April 10, 2018

PIA privatisation under pressure

A government privatisation commission announced on 21 March plans to solicit expressions of interest (EOI) from private sector investors within three months regarding acquisition of a 49% stake in state-controlled Pakistan International Airlines (PIA).

According to government estimates, PIA may be shouldering a debt burden of as much as $4 billion and the carrier continues to lose about $1.3 million daily.

PIA has been losing market share to Gulf-based rivals, such as Etihad and Emirates, and has been hit by management turmoil in recent years as well as a 2016 crash that led to 47 deaths.

The government has pledged to retain a controlling 51% stake in PIA as well as managerial control of the airline.

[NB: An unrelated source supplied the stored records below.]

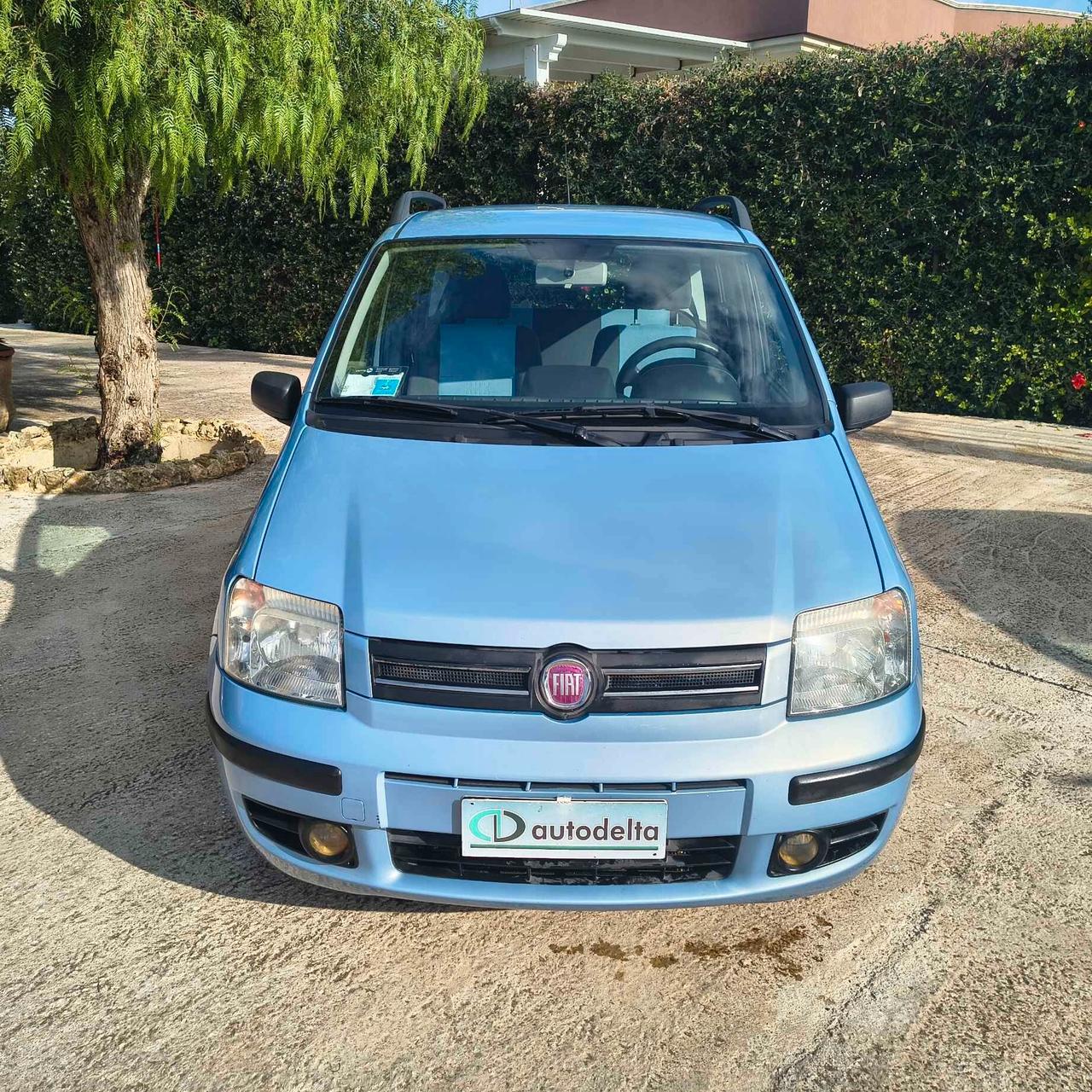 Fiat Panda 1.3 MJT 16V Dynamic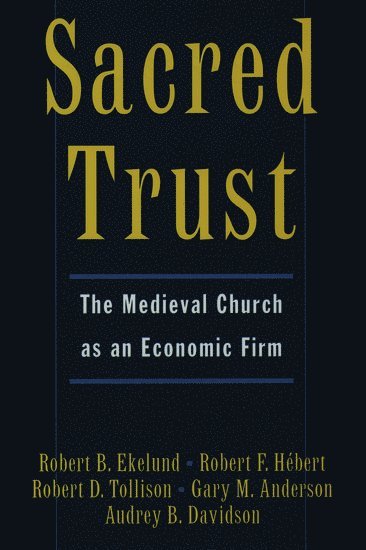 Sacred Trust 1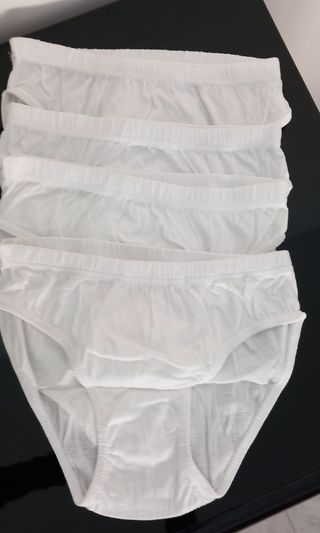 Set 4 slip mutandine da bambino tg 9 anni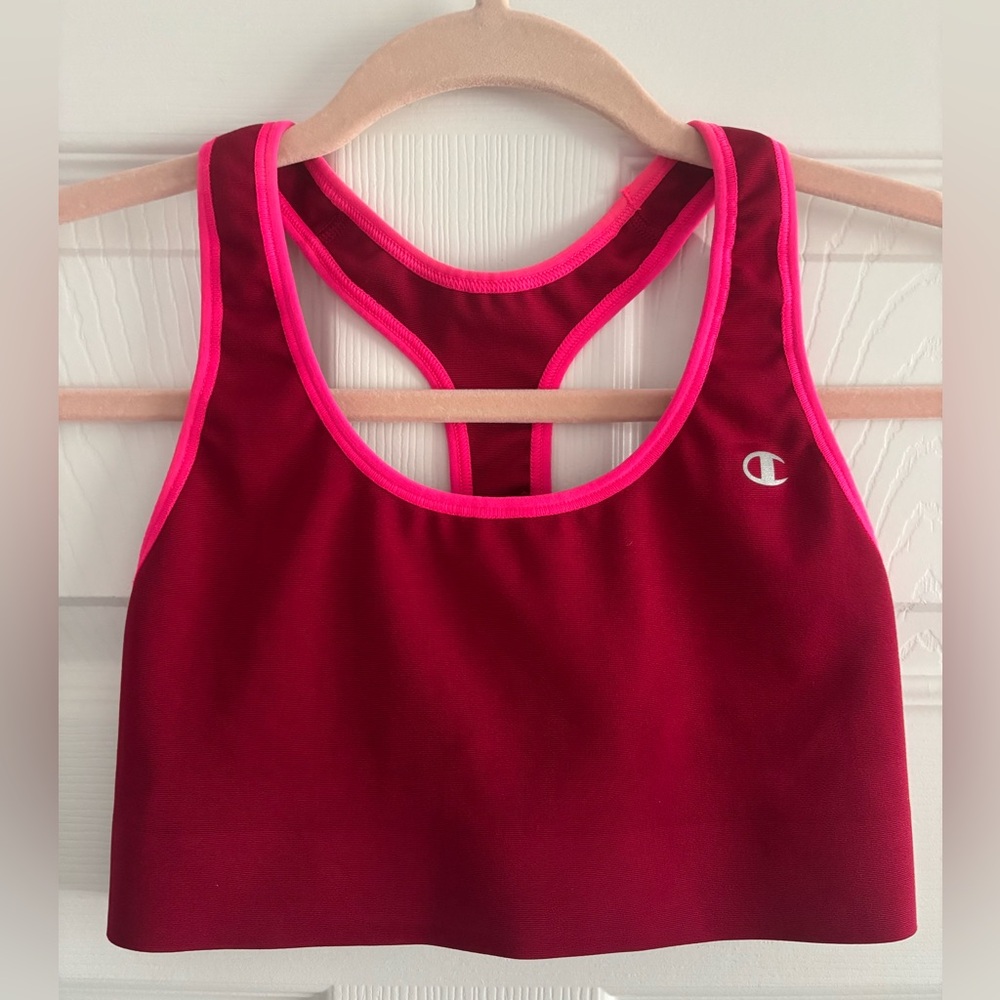 Champion Compression Sports Bra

… PIA privatisation mandated by IMF

In spite of pressure from some political parties, the government gave the go-ahead on 6 March for sale of the minority stake in the Pakistani flag carrier.

Political opponents of the move charge that PIA management has enacted policies that were designed to make the carrier incur huge losses, thereby justifying a sale at a throwaway price.

Specifically, those charges include expensive lease agreements, an open skies policy that disadvantages PIA as well as discontinuation of some profitable international routes.

Privatisation of PIA — along with 67 other state-owned enterprises — was one of the conditions Pakistan accepted as part of a $6.67 billion extended fund facility (EFF) from the International Monetary Fund (IMF) in 2013.

An attempt to push the process forward in late 2015 or early 2016 through sale of a 26% stake met with fierce political as well as workforce resistance.

The standoff culminated in a series of strikes that effectively grounded the airline for several days in February 2016 before the sale was called off.

Both Emirates and Etihad had shown interest in buying PIA before the government backed down from privatisation in 2016.

Current government strategy calls for carving out legacy debt and all non-core assets from loss-making PIA, including hotels, real estate, engineering and catering, to improve privatisation prospects.

According to a 2015 valuation, the Roosevelt Hotel in New York and Hotel Scribe in Paris, both owned by PIA, are estimated to be worth over $600 million.

In mid-March, the Asian Development Bank pledged financial and technical support to the government for the proposed privatisation.

… commission renews advisory contracts

The privatisation commission is in the process of renewing the services of a consortium of advisors to proceed with privatisation of PIA as the previous service contract with expired in early October 2017.

The commission had named Dubai Islamic Bank, IATA Consulting, consultancy Deloitte, Lahore-based law firm Haidermotabnr, UK-based law firm Freshfields Bruckhaus Deringer, Lahore-based Abacus Consulting, corporate communications firm Apco and consultancy Prestige as advisors.

In late March, Pakistan’s Supreme Court called for PIA’s audited financial statements for the last 10 years.